The task calls for an exact copy of the records, without any images.

Dataset records:
════════════════

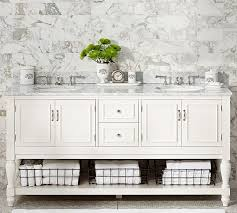 pottery barn bathroom ideas newport sink console pottery barn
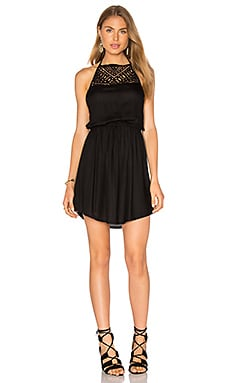 Carmelia Dress in Black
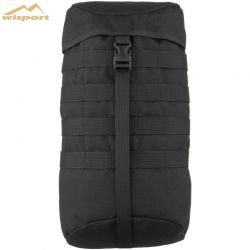 Wisport additional bag 9L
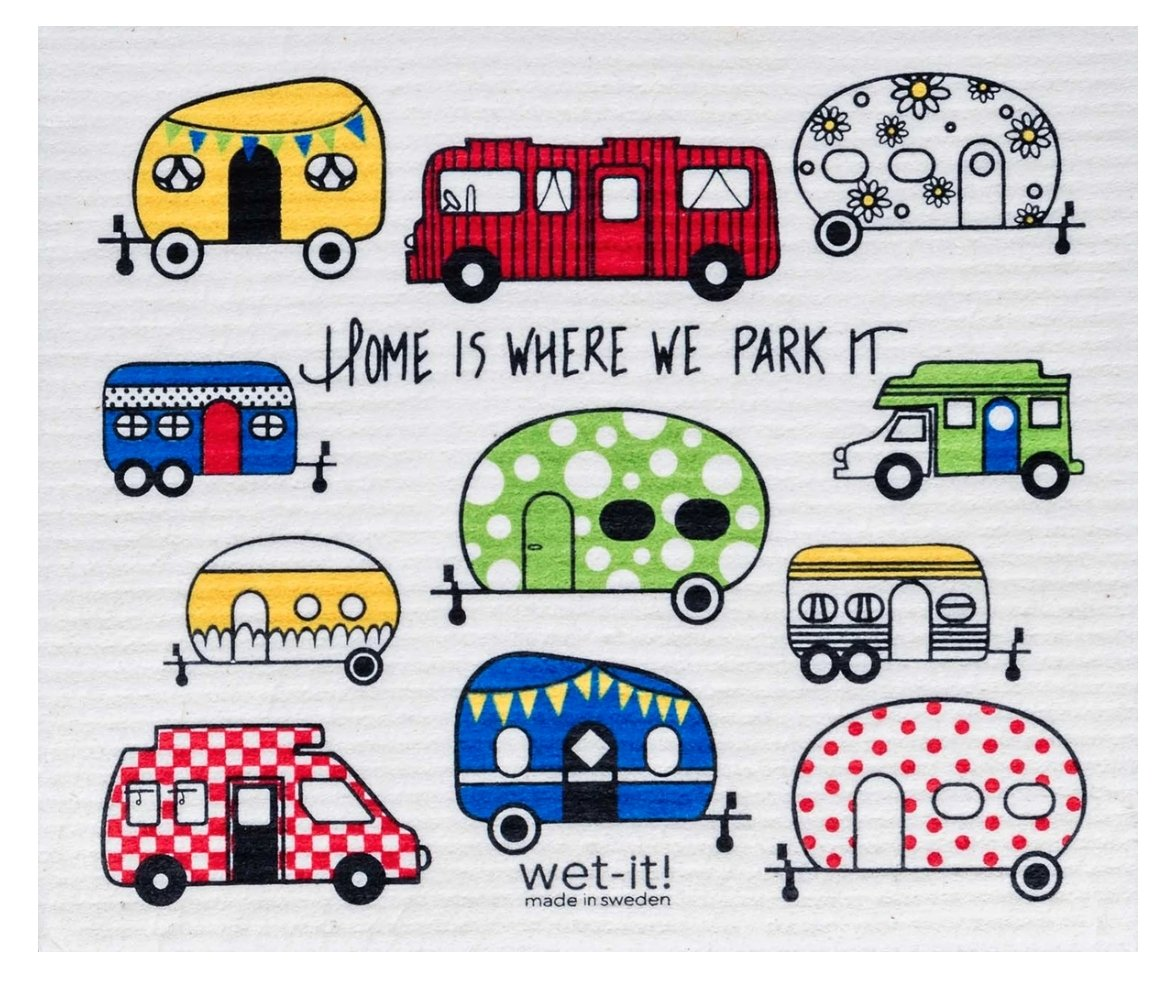 HOME IS WHERE WE PARK IT: Absorbent Cloth - Molly's! A Chic and Unique Boutique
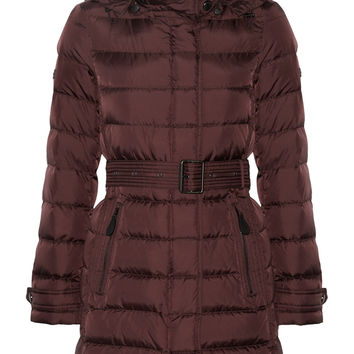 Burberry Brit - Quilted shell down jacket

════════════════

# [EXERCISE RESULT]
 pottery barn bathroom ideas newport sink console pottery barn
 Carmelia Dress in Black
 Wisport additional bag 9L
 HOME IS WHERE WE PARK IT: Absorbent Cloth - Molly's! A Chic and Unique Boutique
 Burberry Brit - Quilted shell down jacket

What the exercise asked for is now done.